The study by Stanford University scientists, published in last week's issue of the journal Science, relied on records from the Nenana Ice Classic, an annual guessing game held in the community 230 miles north of Anchorage.
The contest was started in 1917 by engineers building a railroad bridge over the Tanana. Because ice halted construction, the idle engineers bided their time by placing bets on when the ice would break up.
Now a wooden tripod is placed on the ice and is hooked up to a clock onshore. Those who come closest to guessing the exact time and date when the ice breaks and the tripod moves downriver share a jackpot that has grown to more than $300,000 in recent years.
Stanford marine biologist Raphael Sagarin learned of the contest while doing research in Alaska last year.
"I immediately thought this might be a great record of climate change. It turns out to be really good, accurate data," said Sagarin, who co-wrote the study with Stanford biology professor Fiorenza Micheli.
The researchers discovered that, on average, the Tanana River breakup is occurring 5.5 days earlier in recent years than it did in 1917. The findings are in line with historic temperature data from Nenana and Fairbanks, about 40 miles away.
The study did not address what might be behind the change.
Group suing to start new party
JUNEAU - An activist is suing the state to create a party for the traditionally large segment of Alaskans whose political persuasion is "none of the above."
The Non-Partisan Party would appeal to the more than 230,000 voters who don't consider themselves Democrat or Republican or a member of the four other recognized parties in the state, said the group's founder, Bob Allen.
The Non-Partisan Party believes all issues and candidates should be examined without regard to political affiliation. It rejects the "Republican dogma" of conservative social issues that don't belong in government as well as the "tax and spend" policies of Democrats, Allen said.
Allen filed a lawsuit in Anchorage Superior Court after the state Division of Elections rejected efforts to form the party in 1999. State officials said a party has to be made up of willing members.
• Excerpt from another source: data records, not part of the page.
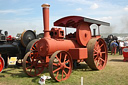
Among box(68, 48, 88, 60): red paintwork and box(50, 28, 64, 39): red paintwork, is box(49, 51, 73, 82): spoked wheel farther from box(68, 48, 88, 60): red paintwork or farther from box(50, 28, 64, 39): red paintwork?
box(50, 28, 64, 39): red paintwork

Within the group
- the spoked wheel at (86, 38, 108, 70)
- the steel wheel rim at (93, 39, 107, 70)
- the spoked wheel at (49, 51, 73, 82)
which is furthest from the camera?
the steel wheel rim at (93, 39, 107, 70)

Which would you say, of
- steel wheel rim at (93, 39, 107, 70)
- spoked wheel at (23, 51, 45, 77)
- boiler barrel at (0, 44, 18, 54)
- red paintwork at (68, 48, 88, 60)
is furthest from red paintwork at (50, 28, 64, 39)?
boiler barrel at (0, 44, 18, 54)

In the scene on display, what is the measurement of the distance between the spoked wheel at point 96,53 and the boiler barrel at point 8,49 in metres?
3.45

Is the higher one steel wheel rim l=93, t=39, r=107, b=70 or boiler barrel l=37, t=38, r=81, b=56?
boiler barrel l=37, t=38, r=81, b=56

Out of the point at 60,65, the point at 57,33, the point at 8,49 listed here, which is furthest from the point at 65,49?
the point at 8,49

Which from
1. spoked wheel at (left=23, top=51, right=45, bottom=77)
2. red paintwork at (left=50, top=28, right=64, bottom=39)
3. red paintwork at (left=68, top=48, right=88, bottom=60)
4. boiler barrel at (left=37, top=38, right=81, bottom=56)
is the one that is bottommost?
spoked wheel at (left=23, top=51, right=45, bottom=77)

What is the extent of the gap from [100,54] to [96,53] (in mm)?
258

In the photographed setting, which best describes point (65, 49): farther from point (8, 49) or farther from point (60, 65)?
point (8, 49)

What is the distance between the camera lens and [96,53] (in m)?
6.99

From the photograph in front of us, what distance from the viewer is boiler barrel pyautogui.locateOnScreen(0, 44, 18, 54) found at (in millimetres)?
7145

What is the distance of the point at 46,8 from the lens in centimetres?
563

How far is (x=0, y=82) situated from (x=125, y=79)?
13.5 ft

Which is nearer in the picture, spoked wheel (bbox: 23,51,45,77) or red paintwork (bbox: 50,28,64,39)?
spoked wheel (bbox: 23,51,45,77)

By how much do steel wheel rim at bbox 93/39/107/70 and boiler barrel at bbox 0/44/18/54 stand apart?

At the time of the filing, there were 82,958 registered voters in Alaska who checked the "non-partisan" box on their voter registration forms. The Non-Partisan Party argued in court papers that these were its members.
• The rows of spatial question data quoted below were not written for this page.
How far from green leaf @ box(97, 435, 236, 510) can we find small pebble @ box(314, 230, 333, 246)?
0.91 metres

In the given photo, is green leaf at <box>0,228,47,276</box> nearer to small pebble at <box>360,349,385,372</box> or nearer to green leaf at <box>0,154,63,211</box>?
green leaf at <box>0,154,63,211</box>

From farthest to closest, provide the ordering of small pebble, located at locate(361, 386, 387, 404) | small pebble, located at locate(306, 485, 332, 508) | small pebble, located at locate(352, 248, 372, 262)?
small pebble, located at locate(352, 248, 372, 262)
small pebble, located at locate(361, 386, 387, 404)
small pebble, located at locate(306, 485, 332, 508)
"Those voters as far as we know are registered as non-partisan because they don't affiliate themselves with any political party," said Sarah Felix, assistant attorney general.
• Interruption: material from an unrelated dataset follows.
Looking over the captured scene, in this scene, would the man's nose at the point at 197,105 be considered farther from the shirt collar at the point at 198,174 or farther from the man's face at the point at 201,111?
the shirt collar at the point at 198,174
To gain official party status, the group has to number at least 6,605 registered voters or field a gubernatorial candidate who takes 3 percent of the votes in the 2002 election, said Janet Kowalski, director of the Division of Elections.
Allen said the party intends to petition for candidates on the Nov. 5 general election ballot. The party also hopes to win the lawsuit, allowing it to be on the Aug. 27 primary ballot.
The case is scheduled for trial in February.